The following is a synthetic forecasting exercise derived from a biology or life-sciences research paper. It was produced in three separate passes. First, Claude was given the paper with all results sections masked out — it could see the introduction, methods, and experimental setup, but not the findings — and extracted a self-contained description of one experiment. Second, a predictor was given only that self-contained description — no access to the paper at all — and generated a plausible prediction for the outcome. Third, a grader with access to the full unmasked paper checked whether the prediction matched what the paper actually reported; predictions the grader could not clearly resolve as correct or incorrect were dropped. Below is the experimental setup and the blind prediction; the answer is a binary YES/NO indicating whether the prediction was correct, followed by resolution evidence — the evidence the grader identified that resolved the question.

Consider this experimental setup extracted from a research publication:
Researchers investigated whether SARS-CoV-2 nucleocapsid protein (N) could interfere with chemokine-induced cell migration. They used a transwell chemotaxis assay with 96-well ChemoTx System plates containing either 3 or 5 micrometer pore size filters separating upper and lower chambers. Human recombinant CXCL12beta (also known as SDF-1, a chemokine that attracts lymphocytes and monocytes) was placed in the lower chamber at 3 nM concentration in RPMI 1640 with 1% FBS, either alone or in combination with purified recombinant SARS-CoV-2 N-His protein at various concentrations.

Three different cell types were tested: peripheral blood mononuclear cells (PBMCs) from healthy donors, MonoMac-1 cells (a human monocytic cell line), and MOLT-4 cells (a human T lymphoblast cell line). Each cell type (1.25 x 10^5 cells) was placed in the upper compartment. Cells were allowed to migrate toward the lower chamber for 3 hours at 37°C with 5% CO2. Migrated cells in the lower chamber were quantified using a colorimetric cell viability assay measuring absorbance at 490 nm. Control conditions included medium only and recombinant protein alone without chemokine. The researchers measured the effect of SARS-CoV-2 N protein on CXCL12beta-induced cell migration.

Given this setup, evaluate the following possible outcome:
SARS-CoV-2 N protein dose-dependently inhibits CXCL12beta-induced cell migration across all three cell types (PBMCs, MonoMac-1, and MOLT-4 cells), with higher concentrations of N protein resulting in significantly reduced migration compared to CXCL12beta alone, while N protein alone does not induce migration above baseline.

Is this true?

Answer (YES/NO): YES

_ _ _ _

- _Exercise brief_
Find the lines in the records that contain the word "types", then copy every one of them.

- _Answer box_
Three different cell types were tested: peripheral blood mononuclear cells (PBMCs) from healthy donors, MonoMac-1 cells (a human monocytic cell line), and MOLT-4 cells (a human T lymphoblast cell line). Each cell type (1.25 x 10^5 cells) was placed in the upper compartment. Cells were allowed to migrate toward the lower chamber for 3 hours at 37°C with 5% CO2. Migrated cells in the lower chamber were quantified using a colorimetric cell viability assay measuring absorbance at 490 nm. Control conditions included medium only and recombinant protein alone without chemokine. The researchers measured the effect of SARS-CoV-2 N protein on CXCL12beta-induced cell migration.
SARS-CoV-2 N protein dose-dependently inhibits CXCL12beta-induced cell migration across all three cell types (PBMCs, MonoMac-1, and MOLT-4 cells), with higher concentrations of N protein resulting in significantly reduced migration compared to CXCL12beta alone, while N protein alone does not induce migration above baseline.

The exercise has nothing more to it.